翌日は今回の大きな目的である「千人交流」に参加するため北京大学へ。午前中は2グループに分かれ、北京大学の経済学院(日本の経済学部に相当)、光華管理学院(日本の商学部に相当)とそれぞれ交流した。光華管理学院と交流したグループには3つのテーマ(日中の経済補完、アニメ産業の今後、中国のインターネット産業と日本企業の関わり)が用意されており、小グループに分かれ英語で意見交換をした。ほとんどのグループがアニメをテーマに取り上げ、中国の若者も日本のアニメ業界に大いに関心があることがわかり、お互いの距離がぐっと近くなったようだった。その後は大学内の賽克勒博物館や工学系の実験室等を見学し、学食で昼食を取る流れとなった。午後は日本側6分団と中国側学生全員が北京大学百周年記念講堂に集まり、駐日中国大使館主催の式典に参加。来賓として、1984年の日中青年大交流の際に中国側青年として活躍した劉延東副首相が出席し「未来は若者にある。中日友好の新たな1ページを描いてほしい」と、青年交流の意義を強調した。また、程永華駐日本中国大使は「先入観を捨て、相手の考えとの違いを理解することが必要」と、横井駐中国日本大使は「両国の若者が日中のかけ橋になるだけでなく、柔軟な発想で世界の懸け橋になってほしい」と、福田康夫元首相はビデオメッセージで「若者の交流は大切であり、日本と中国が相互理解相互信頼を深めて協力することはアジアにとっても大切」と日中の若者たちにそれぞれエールを贈った。また中国からは北京大学学長が、日本からは早稲田大学総長が大学を代表して挨拶した。最後に日中の学生代表が平和友好宣言として「交流や協力に努め、日中平和友好という偉大な事業の新たなページをつづる」と誓った。この他、双方の学生が少林寺拳法や中国舞踊を披露し盛り上げた。1000人が同じ場所で同じ時間を共有したことで、皆の思いがひとつになったひと時だった。北京での交流プログラムを終えた翌日、一行は故宮博物院見学後、北京市対友協・田雁常務副会長、馬恵麗部長、陳医女史、中国青年旅行社・徐川氏に同行いただき、空路四川省成都へ移動した。
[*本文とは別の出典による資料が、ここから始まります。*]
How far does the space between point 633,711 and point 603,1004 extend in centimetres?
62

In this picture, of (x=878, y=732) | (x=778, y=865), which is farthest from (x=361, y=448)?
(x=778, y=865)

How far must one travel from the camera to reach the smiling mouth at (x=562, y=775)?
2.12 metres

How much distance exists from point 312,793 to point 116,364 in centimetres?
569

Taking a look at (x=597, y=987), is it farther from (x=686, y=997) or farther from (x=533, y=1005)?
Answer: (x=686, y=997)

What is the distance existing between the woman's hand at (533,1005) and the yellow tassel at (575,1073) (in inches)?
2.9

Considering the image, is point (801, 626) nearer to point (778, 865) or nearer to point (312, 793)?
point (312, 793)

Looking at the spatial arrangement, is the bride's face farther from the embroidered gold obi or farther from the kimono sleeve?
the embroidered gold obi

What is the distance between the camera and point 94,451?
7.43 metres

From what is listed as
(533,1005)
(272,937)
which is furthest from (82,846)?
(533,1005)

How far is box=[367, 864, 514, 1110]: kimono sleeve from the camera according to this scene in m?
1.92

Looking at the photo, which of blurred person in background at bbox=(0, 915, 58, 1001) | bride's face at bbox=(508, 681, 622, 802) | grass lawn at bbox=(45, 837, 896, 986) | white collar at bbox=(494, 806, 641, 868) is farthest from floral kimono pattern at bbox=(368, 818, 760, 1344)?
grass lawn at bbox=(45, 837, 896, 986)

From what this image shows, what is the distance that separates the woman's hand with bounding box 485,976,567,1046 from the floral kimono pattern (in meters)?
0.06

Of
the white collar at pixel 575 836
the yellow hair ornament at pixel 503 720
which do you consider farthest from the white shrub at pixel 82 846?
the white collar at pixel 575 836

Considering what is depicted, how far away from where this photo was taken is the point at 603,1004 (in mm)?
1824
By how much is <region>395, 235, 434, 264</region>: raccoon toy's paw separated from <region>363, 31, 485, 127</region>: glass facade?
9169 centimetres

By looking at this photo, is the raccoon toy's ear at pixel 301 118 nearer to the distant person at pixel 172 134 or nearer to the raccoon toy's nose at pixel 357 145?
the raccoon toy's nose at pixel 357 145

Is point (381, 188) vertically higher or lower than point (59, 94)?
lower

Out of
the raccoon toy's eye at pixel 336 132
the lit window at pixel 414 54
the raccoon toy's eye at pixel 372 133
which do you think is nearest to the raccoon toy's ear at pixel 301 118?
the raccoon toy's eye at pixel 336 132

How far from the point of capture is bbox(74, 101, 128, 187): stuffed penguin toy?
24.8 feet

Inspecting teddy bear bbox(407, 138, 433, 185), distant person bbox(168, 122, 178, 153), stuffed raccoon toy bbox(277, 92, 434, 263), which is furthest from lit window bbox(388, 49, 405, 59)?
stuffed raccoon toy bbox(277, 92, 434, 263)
北京を発つ前から成都は連日雨模様との天気予報だったが、馬恵麗部長は自称最強の晴女だとのことで、そのパワーもあってか連日傘いらずとなった。成都空港では向瓊花四川省人民対外友好協会秘書長に迎えられた。成都滞在は、パンダの研究所として知られるパンダ繁殖基地参観からスタートした。広い敷地に何頭ものパンダが飼育され、愉快で可愛らしい生態を目にし、学生達は夢中で写真を撮っていた。その後は、古代の水利事業の功績が見られる世界遺産・都江堰等を参観した。今回、出発の3週間前に四川省の九寨溝で大きな地震が発生した。訪問地成都からは400km以上離れた奥地だが、省都の成都を訪れることから急遽、訪中団で義捐金を募り四川省へ届けることを提案したところ、多くの学生が賛同してくれた。成都滞在2日目の晩に行われた四川省人民対外友好協会主催歓迎宴でこのことを告げると、趙平会長は「私の今までの9年間は九寨溝勤務だった。9年前の大地震の時にも日本から温かい支援を受け、防災減災について多くを学んだ。今回もこのような気持ちをいただき、九寨溝の人々を代表し感謝する」と述べ、皆この偶然に驚くこととなった。歓迎宴では妙技・変面に一同は感嘆の声をあげ、日本側学生による炭坑節披露では趙会長始め中国の方々も一緒に踊り、大変楽しい時間となった。また、中国側より全員にパンダのぬいぐるみがプレゼントされ、歓声が上がった。
成都3日目の午後は交流先である西南交通大学へ。工学系の中でも特に交通運輸工学が群を抜く大学で、先ずリニア新幹線等の実験室を見学した後、日本語専攻学生が待つキャンパスへ移動した。交流の前に王暁茹校長補佐は「本校での交流を通して、両国の学生の相互理解が深まることを期待している」と挨拶した。交流の場では、学生代表がお互いの学生生活を紹介し、小グループに分かれて歓談、その後教室を移動し、共に絞り染め体験をした。その夜は校内の学食で交流夕食会が開かれ、相互のパフォーマンス披露の後、明日に帰国を控えた日本側学生から感想が述べられた。山口大学の清水優佑さんは自己紹介を生まれて初めて使う中国語で披露した後「自分の足で歩き、五感を通じてたくさんのことを知り、遠かった中国が近くなった。帰国後は周囲の人々に中国の良さを伝えたい」と述べた。東京大学の矢吹凌一さんは感想を自らが同時通訳し「その国を知るためにはそこに行くことが大切。中国の学生にも日本に来てほしい。ここに集まった参加者が将来再び会い友情を深め、それが日中友好につながると信じている」と述べた。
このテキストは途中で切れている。